ACTION ITEM »
Write out the following records exactly, each one in full.

DATASET »

------------

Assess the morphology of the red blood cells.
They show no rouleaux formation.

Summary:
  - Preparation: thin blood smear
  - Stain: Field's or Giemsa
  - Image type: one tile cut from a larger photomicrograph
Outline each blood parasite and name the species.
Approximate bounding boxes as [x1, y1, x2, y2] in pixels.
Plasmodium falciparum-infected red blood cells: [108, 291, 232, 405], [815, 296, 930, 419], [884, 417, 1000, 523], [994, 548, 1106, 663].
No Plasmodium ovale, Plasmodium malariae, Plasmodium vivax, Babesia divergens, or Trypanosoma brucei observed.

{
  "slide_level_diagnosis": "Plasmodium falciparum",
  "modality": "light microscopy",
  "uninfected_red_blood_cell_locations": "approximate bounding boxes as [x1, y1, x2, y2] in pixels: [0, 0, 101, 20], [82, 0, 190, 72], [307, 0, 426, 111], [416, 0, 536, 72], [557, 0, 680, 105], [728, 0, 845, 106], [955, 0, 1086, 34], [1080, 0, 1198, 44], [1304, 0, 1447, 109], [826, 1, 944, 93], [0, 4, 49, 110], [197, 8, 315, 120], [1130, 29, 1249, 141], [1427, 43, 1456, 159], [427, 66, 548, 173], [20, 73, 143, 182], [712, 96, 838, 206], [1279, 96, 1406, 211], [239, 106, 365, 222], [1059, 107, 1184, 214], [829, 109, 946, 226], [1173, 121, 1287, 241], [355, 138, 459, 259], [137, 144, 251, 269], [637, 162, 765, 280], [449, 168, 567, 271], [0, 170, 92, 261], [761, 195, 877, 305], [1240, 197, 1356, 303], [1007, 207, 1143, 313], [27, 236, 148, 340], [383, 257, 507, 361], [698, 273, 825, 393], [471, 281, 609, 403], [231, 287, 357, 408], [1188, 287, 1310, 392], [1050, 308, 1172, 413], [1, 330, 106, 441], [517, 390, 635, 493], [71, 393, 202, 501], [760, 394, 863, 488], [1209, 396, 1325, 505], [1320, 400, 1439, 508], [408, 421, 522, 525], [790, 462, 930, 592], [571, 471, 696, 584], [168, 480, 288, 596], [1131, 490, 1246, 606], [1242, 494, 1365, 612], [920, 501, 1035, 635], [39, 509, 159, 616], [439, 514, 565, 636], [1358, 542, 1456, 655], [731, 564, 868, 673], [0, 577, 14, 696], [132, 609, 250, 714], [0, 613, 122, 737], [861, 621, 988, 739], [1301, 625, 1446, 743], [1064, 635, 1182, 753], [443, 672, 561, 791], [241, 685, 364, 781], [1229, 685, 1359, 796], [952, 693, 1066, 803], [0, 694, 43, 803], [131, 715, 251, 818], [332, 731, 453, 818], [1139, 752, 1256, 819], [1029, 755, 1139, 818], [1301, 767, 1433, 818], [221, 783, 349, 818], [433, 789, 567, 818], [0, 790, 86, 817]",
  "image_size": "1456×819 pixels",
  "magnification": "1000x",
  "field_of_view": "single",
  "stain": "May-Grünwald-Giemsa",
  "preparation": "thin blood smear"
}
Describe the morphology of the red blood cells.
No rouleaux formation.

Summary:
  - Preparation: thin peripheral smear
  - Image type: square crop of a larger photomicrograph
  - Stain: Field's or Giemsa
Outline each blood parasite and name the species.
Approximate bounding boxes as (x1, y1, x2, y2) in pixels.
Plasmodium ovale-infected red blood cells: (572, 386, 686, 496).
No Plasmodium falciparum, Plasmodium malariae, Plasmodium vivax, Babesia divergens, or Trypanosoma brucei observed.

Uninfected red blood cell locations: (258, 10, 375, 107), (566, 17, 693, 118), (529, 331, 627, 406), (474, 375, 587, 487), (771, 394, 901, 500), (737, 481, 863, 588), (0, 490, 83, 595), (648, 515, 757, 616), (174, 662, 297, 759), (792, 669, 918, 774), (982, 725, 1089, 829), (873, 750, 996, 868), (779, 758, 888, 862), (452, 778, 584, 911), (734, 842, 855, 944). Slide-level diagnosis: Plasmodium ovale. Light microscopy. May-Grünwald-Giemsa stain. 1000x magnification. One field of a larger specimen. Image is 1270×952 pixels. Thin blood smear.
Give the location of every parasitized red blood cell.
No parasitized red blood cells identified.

------------

WRITTEN ANSWER »
Assess the morphology of the red blood cells.
They show no rouleaux formation.

Summary:
  - Preparation: thin blood smear
  - Stain: Field's or Giemsa
  - Image type: one tile cut from a larger photomicrograph
Outline each blood parasite and name the species.
Approximate bounding boxes as [x1, y1, x2, y2] in pixels.
Plasmodium falciparum-infected red blood cells: [108, 291, 232, 405], [815, 296, 930, 419], [884, 417, 1000, 523], [994, 548, 1106, 663].
No Plasmodium ovale, Plasmodium malariae, Plasmodium vivax, Babesia divergens, or Trypanosoma brucei observed.

{
  "slide_level_diagnosis": "Plasmodium falciparum",
  "modality": "light microscopy",
  "uninfected_red_blood_cell_locations": "approximate bounding boxes as [x1, y1, x2, y2] in pixels: [0, 0, 101, 20], [82, 0, 190, 72], [307, 0, 426, 111], [416, 0, 536, 72], [557, 0, 680, 105], [728, 0, 845, 106], [955, 0, 1086, 34], [1080, 0, 1198, 44], [1304, 0, 1447, 109], [826, 1, 944, 93], [0, 4, 49, 110], [197, 8, 315, 120], [1130, 29, 1249, 141], [1427, 43, 1456, 159], [427, 66, 548, 173], [20, 73, 143, 182], [712, 96, 838, 206], [1279, 96, 1406, 211], [239, 106, 365, 222], [1059, 107, 1184, 214], [829, 109, 946, 226], [1173, 121, 1287, 241], [355, 138, 459, 259], [137, 144, 251, 269], [637, 162, 765, 280], [449, 168, 567, 271], [0, 170, 92, 261], [761, 195, 877, 305], [1240, 197, 1356, 303], [1007, 207, 1143, 313], [27, 236, 148, 340], [383, 257, 507, 361], [698, 273, 825, 393], [471, 281, 609, 403], [231, 287, 357, 408], [1188, 287, 1310, 392], [1050, 308, 1172, 413], [1, 330, 106, 441], [517, 390, 635, 493], [71, 393, 202, 501], [760, 394, 863, 488], [1209, 396, 1325, 505], [1320, 400, 1439, 508], [408, 421, 522, 525], [790, 462, 930, 592], [571, 471, 696, 584], [168, 480, 288, 596], [1131, 490, 1246, 606], [1242, 494, 1365, 612], [920, 501, 1035, 635], [39, 509, 159, 616], [439, 514, 565, 636], [1358, 542, 1456, 655], [731, 564, 868, 673], [0, 577, 14, 696], [132, 609, 250, 714], [0, 613, 122, 737], [861, 621, 988, 739], [1301, 625, 1446, 743], [1064, 635, 1182, 753], [443, 672, 561, 791], [241, 685, 364, 781], [1229, 685, 1359, 796], [952, 693, 1066, 803], [0, 694, 43, 803], [131, 715, 251, 818], [332, 731, 453, 818], [1139, 752, 1256, 819], [1029, 755, 1139, 818], [1301, 767, 1433, 818], [221, 783, 349, 818], [433, 789, 567, 818], [0, 790, 86, 817]",
  "image_size": "1456×819 pixels",
  "magnification": "1000x",
  "field_of_view": "single",
  "stain": "May-Grünwald-Giemsa",
  "preparation": "thin blood smear"
}
Describe the morphology of the red blood cells.
No rouleaux formation.

Summary:
  - Preparation: thin peripheral smear
  - Image type: square crop of a larger photomicrograph
  - Stain: Field's or Giemsa
Outline each blood parasite and name the species.
Approximate bounding boxes as (x1, y1, x2, y2) in pixels.
Plasmodium ovale-infected red blood cells: (572, 386, 686, 496).
No Plasmodium falciparum, Plasmodium malariae, Plasmodium vivax, Babesia divergens, or Trypanosoma brucei observed.

Uninfected red blood cell locations: (258, 10, 375, 107), (566, 17, 693, 118), (529, 331, 627, 406), (474, 375, 587, 487), (771, 394, 901, 500), (737, 481, 863, 588), (0, 490, 83, 595), (648, 515, 757, 616), (174, 662, 297, 759), (792, 669, 918, 774), (982, 725, 1089, 829), (873, 750, 996, 868), (779, 758, 888, 862), (452, 778, 584, 911), (734, 842, 855, 944). Slide-level diagnosis: Plasmodium ovale. Light microscopy. May-Grünwald-Giemsa stain. 1000x magnification. One field of a larger specimen. Image is 1270×952 pixels. Thin blood smear.
Give the location of every parasitized red blood cell.
No parasitized red blood cells identified.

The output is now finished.